Aujourd’hui en France, plus d’un enfant par jour naît sous X. Entre liberté de la mère et besoins légitimes pour ces enfants de connaître leurs origines, Mayotte La 1ère se penche sur le douloureux problème des naissances dans le secret avec une fiction suivie d’un débat animé par Carole Gaessler.
Résumé
Sophie Humbert, célèbre avocate pénaliste à Bordeaux, décide d’assurer bénévolement la défense de Gabriel Etchegaray. Jeune délinquant sans envergure, il vient d’avouer le meurtre du policier Bertrand Malik. Personne dans l’entourage de Sophie ne comprend son choix. Pourquoi prendre en charge une telle affaire, destinée à Inès, sa belle-fille, jeune avocate. Seule, Sophie sait qu’en sauvant ce gamin, c’est elle-même qu’elle sauvera... quitte à devoir affronter le jugement et le désaveu de sa propre famille et mettre en péril la carrière de son mari, Olivier.

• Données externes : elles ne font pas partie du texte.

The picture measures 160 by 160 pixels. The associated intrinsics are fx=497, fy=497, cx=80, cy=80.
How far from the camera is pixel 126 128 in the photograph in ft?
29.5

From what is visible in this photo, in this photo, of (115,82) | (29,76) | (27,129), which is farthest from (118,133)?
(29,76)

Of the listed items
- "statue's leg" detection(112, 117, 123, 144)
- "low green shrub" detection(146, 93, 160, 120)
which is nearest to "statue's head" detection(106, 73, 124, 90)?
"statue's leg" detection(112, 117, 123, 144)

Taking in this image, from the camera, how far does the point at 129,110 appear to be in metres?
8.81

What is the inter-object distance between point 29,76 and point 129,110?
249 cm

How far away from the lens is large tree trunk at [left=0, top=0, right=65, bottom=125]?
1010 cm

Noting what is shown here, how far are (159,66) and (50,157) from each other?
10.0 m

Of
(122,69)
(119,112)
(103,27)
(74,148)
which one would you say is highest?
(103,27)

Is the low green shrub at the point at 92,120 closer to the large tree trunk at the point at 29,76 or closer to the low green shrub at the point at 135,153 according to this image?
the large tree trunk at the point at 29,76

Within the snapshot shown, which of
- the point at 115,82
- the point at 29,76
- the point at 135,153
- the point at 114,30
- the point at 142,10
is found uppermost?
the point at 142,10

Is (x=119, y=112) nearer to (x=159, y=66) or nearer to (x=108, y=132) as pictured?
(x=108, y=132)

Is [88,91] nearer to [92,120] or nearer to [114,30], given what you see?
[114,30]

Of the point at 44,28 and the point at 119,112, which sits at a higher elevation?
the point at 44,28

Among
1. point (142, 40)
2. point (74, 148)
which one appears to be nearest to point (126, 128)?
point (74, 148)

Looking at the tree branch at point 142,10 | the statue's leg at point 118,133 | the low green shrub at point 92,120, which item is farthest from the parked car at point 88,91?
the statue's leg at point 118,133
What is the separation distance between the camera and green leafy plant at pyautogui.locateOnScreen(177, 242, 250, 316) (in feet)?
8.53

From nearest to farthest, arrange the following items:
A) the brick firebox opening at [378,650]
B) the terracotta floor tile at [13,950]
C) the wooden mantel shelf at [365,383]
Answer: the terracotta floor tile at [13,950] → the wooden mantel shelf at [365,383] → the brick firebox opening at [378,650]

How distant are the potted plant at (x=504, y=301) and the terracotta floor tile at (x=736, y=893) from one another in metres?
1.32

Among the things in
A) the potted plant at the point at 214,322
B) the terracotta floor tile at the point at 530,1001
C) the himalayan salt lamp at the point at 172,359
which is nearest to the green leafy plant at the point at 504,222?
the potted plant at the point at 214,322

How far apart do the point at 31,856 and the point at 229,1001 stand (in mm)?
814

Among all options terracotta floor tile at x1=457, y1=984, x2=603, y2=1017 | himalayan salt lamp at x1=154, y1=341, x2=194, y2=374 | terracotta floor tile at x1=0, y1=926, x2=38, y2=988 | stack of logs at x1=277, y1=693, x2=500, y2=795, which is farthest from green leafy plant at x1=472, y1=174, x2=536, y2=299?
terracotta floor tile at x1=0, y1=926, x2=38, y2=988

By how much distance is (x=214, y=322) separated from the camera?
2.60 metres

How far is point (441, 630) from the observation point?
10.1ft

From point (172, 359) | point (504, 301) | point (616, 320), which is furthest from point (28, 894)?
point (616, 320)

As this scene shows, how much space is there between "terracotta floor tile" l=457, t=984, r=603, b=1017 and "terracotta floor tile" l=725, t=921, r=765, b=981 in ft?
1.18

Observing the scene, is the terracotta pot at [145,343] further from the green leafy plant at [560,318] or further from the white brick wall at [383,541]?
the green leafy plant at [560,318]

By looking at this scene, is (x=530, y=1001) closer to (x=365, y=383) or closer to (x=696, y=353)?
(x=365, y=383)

La fiction sera suivie d’un débat animé par Carole Gaessler.
Chaque année, environ 600 femmes accouchent sous X. Des mères qui ne peuvent ou ne veulent pas assumer leur enfant. La France est l'un des rares pays où une femme a le droit de garder le secret de son accouchement et de son identité. Naître sous ce secret, c'est être l'enfant de quelqu'un mais la fille ou le fils de personne, jusqu'à ce que l'on soit adopté. Des années plus tard, souvent à un moment charnière de sa vie d’adulte, la personne abandonnée éprouve l’irrépressible besoin de savoir… Dans ce cas, qui protéger : la femme qui accouche sous X ou l'enfant qui a le droit de connaître ses origines ?
Depuis 2002, la loi a évolué. Le Conseil national d’accès aux origines personnelles (CNAOP) a été créé pour aider les « nés sous silence » dans leur quête. Jean-Pierre Bourély, son secrétaire général, sera sur le plateau de Carole Gaessler, aux côtés de Maele Le Goff Gautier, cadre sage-femme qui accueille ces mères de naissance et prend soin des bébés qu’elles laissent derrière elles. Nathalie Lancelin, psychologue spécialisée en périnatalité, entend chaque jour la honte sourde d’avoir été abandonné ou, à l’inverse, celle d’avoir abandonné. De part et d’autre, le même sentiment : la culpabilité.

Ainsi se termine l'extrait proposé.